Posted by: Drake33 at May 19, 2006 4:20 PM
Another thought about the value of Pro sports teams: While I do tend to give some credence to
the Rolnick/academic study concept regarding opportunity spending.I myself have always enjoyed the fact that I can spend my money enjoying the TWINS or the VIKINGS,rather than living in OMAHA were I could visit the World HQ of
Berkshire-Hathaway or drive 100 miles or so to
watch the Nebraska Cornhuskers play in Lincoln.And
somebody help me out,what is the name of their
MINOR league baseball franchise?
Posted by: jimj at May 19, 2006 4:38 PM
Referendums don't work. Plain and simple. Nothing would ever get done if everything went to a referendum. People will almost always vote against anything that will raise their taxes. That's why we elect people to represent us. We would not have the MOA if it had gone to a referendum. That was a pretty bad idea wasn't it? And yes, the Twins leaving was a legitimate possibility. Baseball's patience has run out with Minneapolis. As a state we need to ask ourselves if professional sports are really important to us and if we want to be a "major league" state. If yes, we're going to have to contribute a minuscule amount of our tax dollars to the cause. If we don't, another city will. That new stadium is going to be a monument that we all can be proud of. (See Reusse's column today)
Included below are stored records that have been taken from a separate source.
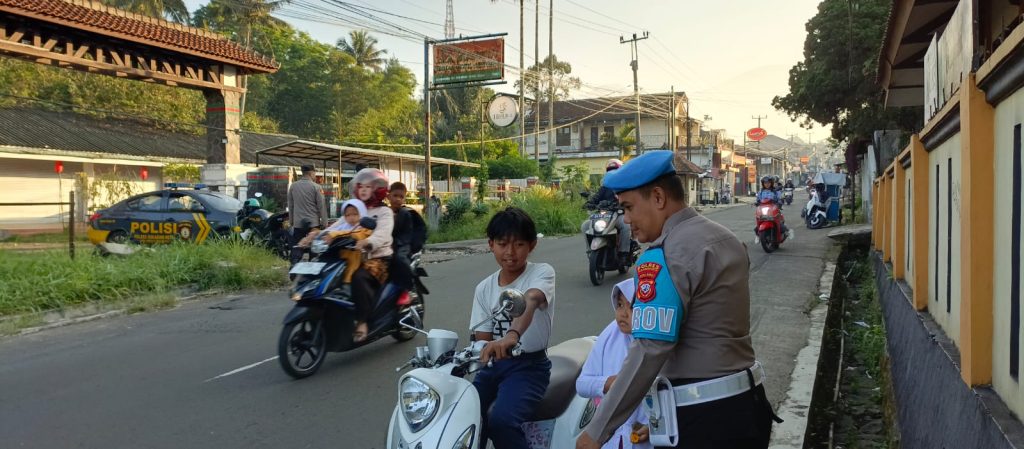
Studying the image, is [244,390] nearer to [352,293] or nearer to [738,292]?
[352,293]

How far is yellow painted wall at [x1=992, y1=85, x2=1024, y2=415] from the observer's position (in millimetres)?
2350

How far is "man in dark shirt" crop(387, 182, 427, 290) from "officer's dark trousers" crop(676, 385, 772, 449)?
4.34 metres

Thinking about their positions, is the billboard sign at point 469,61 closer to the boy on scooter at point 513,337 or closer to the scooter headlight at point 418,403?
the boy on scooter at point 513,337

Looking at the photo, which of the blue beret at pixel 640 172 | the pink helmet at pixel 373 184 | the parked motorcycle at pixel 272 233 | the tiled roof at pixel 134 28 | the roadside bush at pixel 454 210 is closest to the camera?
the blue beret at pixel 640 172

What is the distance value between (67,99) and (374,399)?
29192 millimetres

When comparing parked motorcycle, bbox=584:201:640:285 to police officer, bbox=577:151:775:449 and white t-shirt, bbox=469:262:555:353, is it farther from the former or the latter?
police officer, bbox=577:151:775:449

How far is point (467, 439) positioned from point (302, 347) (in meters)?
3.42

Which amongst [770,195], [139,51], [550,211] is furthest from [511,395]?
[550,211]

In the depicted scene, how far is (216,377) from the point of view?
5.62 metres

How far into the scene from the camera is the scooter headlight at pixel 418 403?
2.41 m

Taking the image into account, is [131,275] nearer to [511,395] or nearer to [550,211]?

Posted by: BJ at May 19, 2006 4:39 PM
The state of Minnesota sued MLB to prevent contraction on the grouds that there were 'intangible benefits' to having the team that could not be paid off by the Twins no matter what the amount. We won that lawsuit. The judge agreed that you couldn't put a value on these intangible benefits such as hunderds of thousands of people lining the streets of Minneapolis for victory parades in '87 and '91. The arguement was that even though the Twins are technically a private business, they are in fact a quasi-public enterprise at the same time. That's what makes they and other pro sports teams different from other private businesses. Never mind that we do give other private businesses subsidies too.
You cannot sue on these grounds on the one hand, and on the other refuse to build a stadium on the grounds that the team is a private business and brings no benefits to the state. When Minnesota filed that lawsuit they were admitting that this arguement is not true.
Posted by: David Howe at May 19, 2006 5:23 PM
Who wants to get together on Saturday and watch the Twins and Brew Crew to celebrate a new Twins ballpark??? Click on my name if interested.
Posted by: freealonzo at May 19, 2006 9:10 PM
House and Senate have adjourned for the night. Marathon Saturday here we come!